Task A:
Pull out every line of the records that contains the word "distance".

:: Text provided

Jim Corbett – Ranthambore – Tadoba Andhari – Bandhavgarh – Kanha – Pench – Tippeshwar
RESERVE 01
Jim Corbett National Park holds a place unlike any other in India’s conservation story. Established in 1936 as Hailey National Park, it was the first national park in Asia and the launch site of Project Tiger in 1973. To visit Corbett is to walk through wildlife history — and to encounter a landscape of extraordinary richness.
Spread across 1,318 square kilometres in the Nainital district of Uttarakhand, Corbett is a mosaic of sal forest, riverine belts, grasslands and rolling hills. The Ramganga river winds through its heart, drawing wildlife to its banks in a daily drama of predator and prey. Tigers here are shy and unhurried — sightings reward patience rather than luck.
What sets Corbett apart is its sheer diversity. More than 650 species of birds have been recorded here, making it one of the finest birding destinations in northern India. Elephants move in large herds through the forests. Gharials rest on the Ramganga’s banks. And on an exceptional morning in the Dhikala grasslands, you may find yourself watching a tiger hunt in the long golden grass as the Himalayan foothills rise behind it — a scene that stays with you forever.
WHERE YOU'LL STAY
Corbett has excellent luxury and boutique lodge options in the buffer zone and surrounding area. The iconic Forest Rest Houses inside Dhikala zone offer an unparalleled inside-the-reserve experience but must be booked well in advance.

::::
:: Recorded information

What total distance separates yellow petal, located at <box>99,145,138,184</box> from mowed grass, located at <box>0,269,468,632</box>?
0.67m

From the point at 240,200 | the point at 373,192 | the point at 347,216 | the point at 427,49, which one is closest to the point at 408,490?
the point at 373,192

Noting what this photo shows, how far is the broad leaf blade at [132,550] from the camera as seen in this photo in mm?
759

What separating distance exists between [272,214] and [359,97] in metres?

::::
:: Recorded information

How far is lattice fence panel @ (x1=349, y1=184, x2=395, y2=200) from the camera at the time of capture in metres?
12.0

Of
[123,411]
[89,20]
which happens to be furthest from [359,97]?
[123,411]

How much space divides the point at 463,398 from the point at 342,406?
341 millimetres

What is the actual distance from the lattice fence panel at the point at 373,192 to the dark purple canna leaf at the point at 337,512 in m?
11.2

::::

Task B:
According to the Jim Corbett National Park text, what was the park called when it was established in 1936?

Complete response A:
What total distance separates yellow petal, located at <box>99,145,138,184</box> from mowed grass, located at <box>0,269,468,632</box>?
What separating distance exists between [272,214] and [359,97] in metres?
What is the actual distance from the lattice fence panel at the point at 373,192 to the dark purple canna leaf at the point at 337,512 in m?

Complete response B:
Hailey National Park.